K: Kind of divide-and-conquer. Let's assume that each query contains element n/2. In this case we can calculate dp for each suffix of the left part of the array and for each prefix of the right part; now in order to answer a query you can combine corresponding suffix of first part and prefix of second part in O(D). Now we are left with queries which are completely contained within left or right subarray; OK — let's solve them recursively. That gives us O(D * M) to answer all queries and O(N * D * logN) to calculate all DP values at each level of recursion.
Is there any new upsolving? When I access upsolving system, the last problem is old -> "O-17 Sphenic Numbers".

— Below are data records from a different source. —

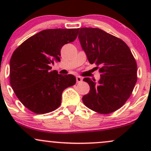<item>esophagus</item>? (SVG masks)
I'll return each instance as SVG.
<instances>
[{
	"label": "esophagus",
	"instance_id": "1",
	"mask_svg": "<svg viewBox=\"0 0 151 151\" xmlns=\"http://www.w3.org/2000/svg\"><path fill=\"white\" fill-rule=\"evenodd\" d=\"M76 80H77V83H80L82 81V79L80 77H76Z\"/></svg>",
	"mask_w": 151,
	"mask_h": 151
}]
</instances>
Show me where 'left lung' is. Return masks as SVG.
Here are the masks:
<instances>
[{
    "label": "left lung",
    "mask_w": 151,
    "mask_h": 151,
    "mask_svg": "<svg viewBox=\"0 0 151 151\" xmlns=\"http://www.w3.org/2000/svg\"><path fill=\"white\" fill-rule=\"evenodd\" d=\"M78 37L90 64L99 66L101 73L97 82L84 79L90 91L82 97L83 103L97 113H112L132 93L137 81L136 60L122 40L101 29L82 27Z\"/></svg>",
    "instance_id": "1"
}]
</instances>
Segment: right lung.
<instances>
[{"label":"right lung","mask_w":151,"mask_h":151,"mask_svg":"<svg viewBox=\"0 0 151 151\" xmlns=\"http://www.w3.org/2000/svg\"><path fill=\"white\" fill-rule=\"evenodd\" d=\"M78 28L47 29L23 42L10 61V83L17 97L35 114L49 113L61 104L62 93L76 83L72 74L50 70L60 61L62 46L77 38Z\"/></svg>","instance_id":"add662e5"}]
</instances>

Can you give the links of old problems? I don't understand what is Grand Prix. I see blog of its discussion on codeforces but there is no link to the actual problems. Is it a private contest?
It is private, but very good contest. Site is p̶r̶i̶v̶a̶t̶e̶c̶u̶p̶.̶r̶u̶ opencup.ru You can participate if you are registered in team, and your coordinator (in my case he is a lecturer in my university) gave you credentials.
Yes, it's a private series of ACM ICPC-style contests called Open Cup (website is in Russian only). Problems are private, participation is restricted to "sectors" only (it's basically a multi-site contest).
Is there a site where old problems are available for public in English? Is it illegal for the participants to share the problem statements?
I don't think there is one. No idea about the legality.
Actually, there are a lot of problem statements of previous seasons in public access here: http://opencup.ru/
Just choose season in left menu with the button "Выбрать сезон".
Then choose stage in menu "Выбрать этап" and there you can find problem statements.
I do not see the extended menu like you. Maybe you are logged in? I just see Div2/Div1 Results, Yandex and they also require login credentials.
It's at the very bottom of the page, on the left side. Extended menu appears on hovering the "Выбрать этап" button.
There are no statements for this season. Check some previous, for example: http://opencup.ru/index.cgi?data=newstape&menu=index&head=index&ncup=och&class=och
Finally, upsolving have apear!
...and later disappeared by 'Service is not available' :(
Where can i find problems?
F?
B?
Find the rightmost '(' that can be paired with some ')' in the range, and the leftmost ')' that can be paired with it, and remove them.
D?
We can get digit D as answer if all non-null digits in N are not less than D and all digits after first occurence of D in N are equal to 9. Find the biggest D we can get.
Lets compare digits by parameter 'how much this digit meets in the range 1..N'. How to make this comparator: The base observation is an each digit meets equal amount of times in numbers in the range 1..10^x-1. So lets process digits of number N from left to right, suppose current digit is X, there are three cases (suppose lhs < rhs):
If lhs not better than lhs, we can take rhs. So as result we can find maximum D where D have the same amount occurences as 1.
Does anybody know when (approximately) contest will be unfrozen? Just curious.
snarknews said it'll be done after 4pm tomorrow, after Vekua event in Tbilisi.
Thanks :)
Problem A is copied from this one.
And I think problem F is also copied from problems of Multi-University Training Contest in China. In my mind, I have solved this problem before.
how to solve C??
Consider all 4! permutations, after left,right,top,bottom fixed, you can fix horizontal & vertical offsets between left & right. After that you can find answer using dp (hint: for fixed horizontal offset precalc cnt[i][j] for top/bottom strings — count positions p, that s[p]=i and s[p+offset]=j).